Pemkab Gresik Resmikan Payung Hukum Perlindungan Anak Pasca-Perceraian Orang Tua

Langkah ini diambil untuk mengantisipasi kerentanan sosial yang sering membayangi keluarga pecah (broken home), mulai dari jaminan kesehatan hingga risiko putus sekolah bagi anak-anak di wilayah tersebut.

23 Jan 2026 - 12:30
Pemkab Gresik Resmikan Payung Hukum Perlindungan Anak Pasca-Perceraian Orang Tua
Perempuan dan Anak Pasca Perceraian di Gresik Kini Dipayungi Hukum. (Ist/SJP)

GRESIK, SJP — Pemerintah Kabupaten (Pemkab) Gresik menginisiasi langkah progresif dalam menangani dampak sosial perceraian. 

Melalui kolaborasi strategis bersama Pengadilan Agama dan sektor swasta, pemkab resmi mendeklarasikan komitmen perlindungan hak perempuan dan anak pasca-perceraian, Jumat (23/1/2026).

Langkah ini diambil untuk mengantisipasi kerentanan sosial yang sering membayangi keluarga pecah (broken home), mulai dari jaminan kesehatan hingga risiko putus sekolah bagi anak-anak di wilayah tersebut.

Wakil Bupati Gresik, Asluchul Alif, menegaskan bahwa perlindungan ini tidak bisa dilakukan secara parsial, melainkan membutuhkan orkestrasi lintas sektoral yang kuat. 

Ia menyatakan bahwa Dinas Keluarga Berencana, Pemberdayaan Perempuan, dan Perlindungan Anak (KBPPPA) akan menjadi motor utama dalam mengoordinasikan berbagai instansi terkait.

"Disnaker akan mengintervensi jika berkaitan dengan ketenagakerjaan, Dinas Kesehatan pada jaminan kesehatan, Dinas Pendidikan untuk kelanjutan sekolah anak, dan Dinas Sosial untuk mitigasi masalah kesejahteraan. Semuanya harus terintegrasi," tegas Alif.

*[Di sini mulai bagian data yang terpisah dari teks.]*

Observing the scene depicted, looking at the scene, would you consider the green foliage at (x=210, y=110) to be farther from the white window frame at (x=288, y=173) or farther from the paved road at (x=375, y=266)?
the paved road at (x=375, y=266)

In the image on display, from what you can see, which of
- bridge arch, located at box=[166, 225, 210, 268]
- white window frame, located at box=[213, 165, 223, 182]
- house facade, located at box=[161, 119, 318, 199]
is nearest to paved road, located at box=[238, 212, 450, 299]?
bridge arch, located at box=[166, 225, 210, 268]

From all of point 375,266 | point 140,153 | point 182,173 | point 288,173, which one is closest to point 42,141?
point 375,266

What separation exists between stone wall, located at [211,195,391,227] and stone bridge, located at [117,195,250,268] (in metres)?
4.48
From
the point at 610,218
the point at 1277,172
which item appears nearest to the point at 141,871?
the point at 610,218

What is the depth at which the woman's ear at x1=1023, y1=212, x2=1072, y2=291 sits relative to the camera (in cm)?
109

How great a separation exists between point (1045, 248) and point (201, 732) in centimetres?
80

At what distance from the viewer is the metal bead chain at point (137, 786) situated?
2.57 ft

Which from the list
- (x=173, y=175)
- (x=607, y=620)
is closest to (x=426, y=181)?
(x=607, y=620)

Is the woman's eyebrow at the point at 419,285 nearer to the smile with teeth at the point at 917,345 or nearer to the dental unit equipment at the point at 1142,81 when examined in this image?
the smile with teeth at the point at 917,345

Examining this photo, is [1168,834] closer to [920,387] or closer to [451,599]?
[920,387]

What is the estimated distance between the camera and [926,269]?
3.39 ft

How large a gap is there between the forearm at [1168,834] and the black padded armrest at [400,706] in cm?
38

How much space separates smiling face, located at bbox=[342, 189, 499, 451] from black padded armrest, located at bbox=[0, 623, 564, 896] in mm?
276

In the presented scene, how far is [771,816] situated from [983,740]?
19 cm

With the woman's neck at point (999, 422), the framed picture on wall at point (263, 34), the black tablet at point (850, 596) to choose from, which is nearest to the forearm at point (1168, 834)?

Sebagai penguat instrumen hukum, Pemkab Gresik tengah merampungkan Peraturan Bupati (Perbup) tentang Perlindungan Perempuan dan Anak Pasca-Cerai. Regulasi ini nantinya tidak hanya menyasar warga lokal, tetapi juga mencakup perlindungan identitas dan hak anak-anak dari para Pekerja Migran Indonesia (PMI) asal Gresik yang selama ini sering terabaikan.

Pemkab Gresik kini tengah membangun bank data perceraian yang komprehensif. Data tersebut akan dianalisis secara berkala guna memetakan kebutuhan spesifik dari setiap kasus, sehingga intervensi yang dilakukan perangkat daerah menjadi lebih tepat sasaran.

Alif menyebut ada korelasi kuat antara angka perceraian dan angka putus sekolah di lapangan. 

"Fakta menunjukkan kedua data ini berbanding lurus. Inisiatif ini adalah upaya konkret kita untuk memutus mata rantai tersebut," imbuhnya. 

Ia juga menghimbau dunia usaha agar tidak memandang komitmen ini sebagai beban, melainkan bagian dari tanggung jawab sosial bersama.

Inisiatif ini mendapat apresiasi tinggi dari Direktur Jenderal Badan Peradilan Agama, Muchlis. 

Menurutnya, kolaborasi antara lembaga peradilan, pemerintah daerah, dan sektor privat di Gresik merupakan terobosan yang patut dicontoh oleh daerah lain di Indonesia.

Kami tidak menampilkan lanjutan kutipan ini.